----- TEXTE EXTRAIT

C’est ce que les courants négationnistes actuels s’emploient à cautionner.
Un « conflit interethnique » et une « colère » légitime
Le Rwanda faisait depuis des décennies l’objet d’une vulgate raciale spécifique, devenue officielle sur place et médiatisée sans fin à l’étranger, qui « expliquait » d’avance les issues les plus extrêmes. Il s’agissait de l’idéologie hamitique définissant les Hutu comme les véritables autochtones, de culture « bantoue », et les Tutsi comme des envahisseurs étrangers, d’origine « nilotique » ou « hamitique », les premiers étant décrits globalement comme de simples « paysans » et les seconds comme de fourbes « féodaux ».
C’est ce « béton mental » (selon une formule de Claudine Vidal) mortifère que les négationnistes s’acharnent à éluder pour masquer la nature de la tragédie au moment même où elle se déroule et pour tenter de la justifier par la suite. Ils s’emploient simultanément à relativiser, normaliser et légitimer les tueries. Trois types d’arguments sont tour à tour employés:
Le contexte de la guerre civile opposant les Forces armées rwandaises du régime Habyarimana et la rébellion du Front patriotique rwandais (entre octobre 1990 et août 1993, puis de nouveau à partir du 7 avril 1994), justifierait ces meurtres de masse au titre d’une pure tactique « d’autodéfense », d’un simple « ordre de conduite » pour reprendre un jargon militaire français. L’entreprise d’extermination des Tutsi devient le dégât collatéral d’un conflit politico-militaire, dont les deux belligérants partageraient la responsabilité.
L’existence d’un antagonisme ancestral entre les Hutu et les Tutsi fournirait une explication quasi scientifique. La rhétorique des atavismes « ethniques », récurrente dans la littérature coloniale et omniprésente dans les médias étrangers, préparait les observateurs étrangers à cette logique. Elle est reprise benoîtement sous la forme d’appels au « dialogue entre les ethnies » comme si tous les Hutu avaient tué les Tutsi. On serait en présence d’un affrontement à somme nulle.

----------
----- DONNÉES FOURNIES

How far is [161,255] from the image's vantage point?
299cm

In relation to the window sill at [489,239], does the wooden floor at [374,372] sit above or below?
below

----------

## EXERCICE PROPOSÉ
Pour chaque affirmation ci-dessous, dites si l'extrait sur le négationnisme au Rwanda la confirme, par oui ou par non, en citant mot pour mot les termes décisifs du texte. 1. L'idéologie hamitique présentait les Tutsi comme des envahisseurs étrangers. 2. La guerre civile entre les Forces armées rwandaises et le Front patriotique rwandais a commencé en avril 1994. 3. L'expression « béton mental » est attribuée à Claudine Vidal.

## RÉPONSE ATTENDUE
1. Oui : « les Tutsi comme des envahisseurs étrangers ».
2. Non : « entre octobre 1990 et août 1993, puis de nouveau à partir du 7 avril 1994 ».
3. Oui : « selon une formule de Claudine Vidal ».